— start of Record list —

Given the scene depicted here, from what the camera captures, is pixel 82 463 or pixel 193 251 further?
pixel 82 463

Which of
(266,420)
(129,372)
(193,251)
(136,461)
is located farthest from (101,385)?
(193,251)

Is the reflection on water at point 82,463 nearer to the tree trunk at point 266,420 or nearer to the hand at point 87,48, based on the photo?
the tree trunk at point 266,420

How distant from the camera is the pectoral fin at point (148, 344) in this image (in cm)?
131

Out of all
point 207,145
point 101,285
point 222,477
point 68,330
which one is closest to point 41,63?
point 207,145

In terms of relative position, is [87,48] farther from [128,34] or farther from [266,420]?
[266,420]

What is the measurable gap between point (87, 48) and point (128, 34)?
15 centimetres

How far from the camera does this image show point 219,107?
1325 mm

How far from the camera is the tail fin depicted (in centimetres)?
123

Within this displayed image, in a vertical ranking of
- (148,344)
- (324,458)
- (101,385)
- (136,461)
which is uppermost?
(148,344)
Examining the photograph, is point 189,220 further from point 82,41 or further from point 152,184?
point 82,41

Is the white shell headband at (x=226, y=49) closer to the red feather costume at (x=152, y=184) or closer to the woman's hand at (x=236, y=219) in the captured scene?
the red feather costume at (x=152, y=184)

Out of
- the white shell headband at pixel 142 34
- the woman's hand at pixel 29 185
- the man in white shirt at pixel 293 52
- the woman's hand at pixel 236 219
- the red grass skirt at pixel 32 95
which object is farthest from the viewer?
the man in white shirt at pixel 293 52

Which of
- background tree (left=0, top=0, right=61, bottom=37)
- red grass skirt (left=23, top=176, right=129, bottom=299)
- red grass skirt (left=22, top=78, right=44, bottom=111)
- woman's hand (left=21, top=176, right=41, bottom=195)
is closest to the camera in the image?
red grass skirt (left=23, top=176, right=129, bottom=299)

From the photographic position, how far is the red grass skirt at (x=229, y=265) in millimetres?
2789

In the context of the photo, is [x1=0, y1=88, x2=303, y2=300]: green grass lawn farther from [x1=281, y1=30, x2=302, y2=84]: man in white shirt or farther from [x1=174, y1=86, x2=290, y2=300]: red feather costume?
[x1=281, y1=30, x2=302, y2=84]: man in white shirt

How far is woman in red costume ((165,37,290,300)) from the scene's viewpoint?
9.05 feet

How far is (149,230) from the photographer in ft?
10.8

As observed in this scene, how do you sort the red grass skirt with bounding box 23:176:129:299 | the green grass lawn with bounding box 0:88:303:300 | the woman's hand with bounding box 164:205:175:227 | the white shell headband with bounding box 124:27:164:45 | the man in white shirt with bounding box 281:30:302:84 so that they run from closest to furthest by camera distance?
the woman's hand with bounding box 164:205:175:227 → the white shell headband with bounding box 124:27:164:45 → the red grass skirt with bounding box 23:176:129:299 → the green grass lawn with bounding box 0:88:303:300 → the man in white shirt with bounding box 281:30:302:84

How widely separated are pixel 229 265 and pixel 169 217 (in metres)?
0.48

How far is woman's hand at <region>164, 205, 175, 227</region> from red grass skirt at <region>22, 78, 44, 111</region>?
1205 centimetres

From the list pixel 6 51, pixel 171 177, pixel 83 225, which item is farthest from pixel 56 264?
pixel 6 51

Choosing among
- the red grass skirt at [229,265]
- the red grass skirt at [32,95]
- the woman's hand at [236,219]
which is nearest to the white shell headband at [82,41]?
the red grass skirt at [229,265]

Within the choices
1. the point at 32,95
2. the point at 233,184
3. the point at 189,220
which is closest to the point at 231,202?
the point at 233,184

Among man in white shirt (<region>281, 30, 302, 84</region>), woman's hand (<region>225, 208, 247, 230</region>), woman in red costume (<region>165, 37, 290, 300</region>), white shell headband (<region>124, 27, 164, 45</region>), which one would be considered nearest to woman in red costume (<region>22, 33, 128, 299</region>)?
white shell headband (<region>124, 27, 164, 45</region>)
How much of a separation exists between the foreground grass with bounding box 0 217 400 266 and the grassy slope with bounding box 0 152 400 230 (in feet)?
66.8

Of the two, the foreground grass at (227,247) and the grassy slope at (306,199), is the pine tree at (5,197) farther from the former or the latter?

— end of Record list —

→ Problem to work on: Give back all the records exactly as they stand.

→ Output for this exercise:
Given the scene depicted here, from what the camera captures, is pixel 82 463 or pixel 193 251 further?
pixel 82 463

Which of
(266,420)
(129,372)
(193,251)
(136,461)
is located farthest from (101,385)?
(193,251)

Is the reflection on water at point 82,463 nearer to the tree trunk at point 266,420 or nearer to the hand at point 87,48, based on the photo?
the tree trunk at point 266,420

How distant from the camera is the pectoral fin at point (148, 344) in this image (in cm)?
131

Out of all
point 207,145
point 101,285
point 222,477
point 68,330
which one is closest to point 41,63?
point 207,145

In terms of relative position, is [87,48] farther from [128,34] or farther from [266,420]?
[266,420]

What is the measurable gap between point (87, 48) and point (128, 34)?
15 centimetres

How far from the camera does this image show point 219,107?
1325 mm

How far from the camera is the tail fin depicted (in centimetres)?
123

Within this displayed image, in a vertical ranking of
- (148,344)
- (324,458)
- (101,385)
- (136,461)
which is uppermost?
(148,344)
Examining the photograph, is point 189,220 further from point 82,41 or further from point 152,184?
point 82,41

Is the white shell headband at (x=226, y=49) closer to the red feather costume at (x=152, y=184) or closer to the woman's hand at (x=236, y=219) in the captured scene?
the red feather costume at (x=152, y=184)

Out of
- the white shell headband at pixel 142 34
- the woman's hand at pixel 29 185
- the man in white shirt at pixel 293 52
- the woman's hand at pixel 236 219
- the red grass skirt at pixel 32 95
which object is farthest from the viewer?
the man in white shirt at pixel 293 52

Which of
- background tree (left=0, top=0, right=61, bottom=37)
- red grass skirt (left=23, top=176, right=129, bottom=299)
- red grass skirt (left=22, top=78, right=44, bottom=111)
- woman's hand (left=21, top=176, right=41, bottom=195)
is closest to the camera in the image?
red grass skirt (left=23, top=176, right=129, bottom=299)

From the photographic position, how far is the red grass skirt at (x=229, y=265) in millimetres?
2789

In the context of the photo, is [x1=0, y1=88, x2=303, y2=300]: green grass lawn farther from [x1=281, y1=30, x2=302, y2=84]: man in white shirt or farther from [x1=174, y1=86, x2=290, y2=300]: red feather costume?
[x1=281, y1=30, x2=302, y2=84]: man in white shirt

How far is woman in red costume ((165,37,290,300)) from the scene's viewpoint?
9.05 feet

How far is (149,230) from the photographer in ft?
10.8

As observed in this scene, how do you sort the red grass skirt with bounding box 23:176:129:299 | the green grass lawn with bounding box 0:88:303:300 | the woman's hand with bounding box 164:205:175:227 | the white shell headband with bounding box 124:27:164:45 | the man in white shirt with bounding box 281:30:302:84 so that they run from closest to furthest by camera distance?
the woman's hand with bounding box 164:205:175:227 → the white shell headband with bounding box 124:27:164:45 → the red grass skirt with bounding box 23:176:129:299 → the green grass lawn with bounding box 0:88:303:300 → the man in white shirt with bounding box 281:30:302:84

How widely separated are pixel 229 265 and pixel 169 217 (in metres)?
0.48

How far is woman's hand at <region>164, 205, 175, 227</region> from red grass skirt at <region>22, 78, 44, 111</region>?
1205 centimetres

From the list pixel 6 51, pixel 171 177, pixel 83 225, which item is farthest from pixel 56 264?
pixel 6 51

Choosing among
- the red grass skirt at [229,265]
- the red grass skirt at [32,95]
- the woman's hand at [236,219]
which is nearest to the white shell headband at [82,41]?
the red grass skirt at [229,265]

Within the choices
1. the point at 32,95
2. the point at 233,184
3. the point at 189,220
which is closest to the point at 231,202?
the point at 233,184

Among man in white shirt (<region>281, 30, 302, 84</region>), woman's hand (<region>225, 208, 247, 230</region>), woman in red costume (<region>165, 37, 290, 300</region>), white shell headband (<region>124, 27, 164, 45</region>), which one would be considered nearest to woman in red costume (<region>22, 33, 128, 299</region>)?
white shell headband (<region>124, 27, 164, 45</region>)
How much of a separation exists between the foreground grass with bounding box 0 217 400 266 and the grassy slope with bounding box 0 152 400 230 (in feet)?
66.8

Of the two, the foreground grass at (227,247) and the grassy slope at (306,199), is the pine tree at (5,197) farther from the former or the latter?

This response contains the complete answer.